Lately, I have been playing around with a few ideas to embellish the mail I’m sending. First, you can draw a simple picture on an envelope and incorporate the address into the design. You don’t need fancy pens to make these. The birthday cake design was drawn with Crayola markers. In the past, I used my paint set to paint pumpkins on envelopes for Halloween cards.

Another idea is to make your own envelopes out of recycled paper. I’ve recently used patterned paper like old maps and calendar pages. Just keep in mind busy designs necessitate the use of labels to keep the address legible.  Since I didn’t actually need to mail the calendar page one, I placed a piece of paper with the name of the recipient over some distracting writing instead of centering it (the name was written in the same style as last year’s Easter greeting).

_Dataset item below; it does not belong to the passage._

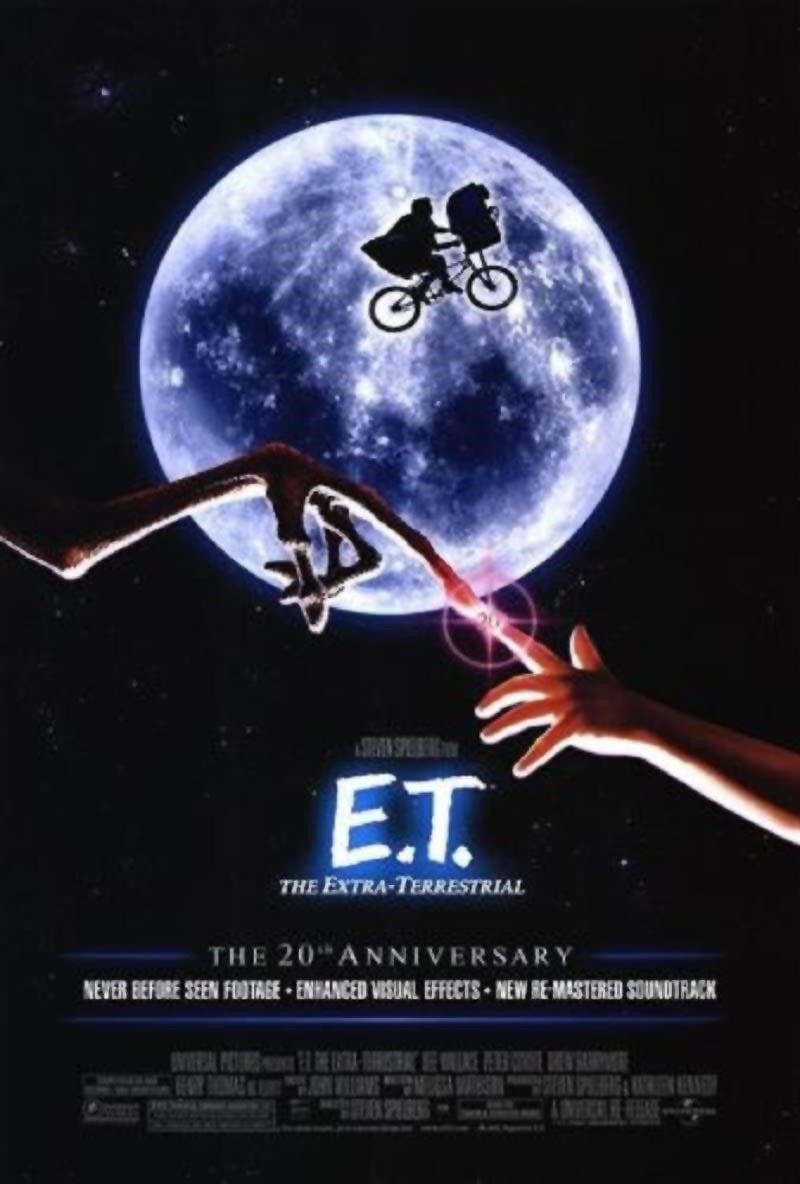 E.T. THE EXTRA-TERRESTRIAL 27x40 original 20th Anniversary DS movie poster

You can be resourceful in finding paper to use. One year I used old sketchbook pages for envelopes for Halloween cards.

If you don’t feel up to either drawing on an envelope or making one yourself, you can always recycle one of those return envelopes that are sometimes enclosed with a bill or donation appeal. Just cover the writing on it with scraps of decorative paper and, voila, you have an interesting envelope. This one was labeled with rub-on transfer letters (I love using these for addressing envelopes).

I’m not sure if what I’ve come up with could really be described as mail art, but it does follow in the tradition of using the postal service to share creative work.

If decorated envelopes were people, they would be ingenious spies infiltrating the postal system but they are not there to gather intelligence, they are there to spread joy.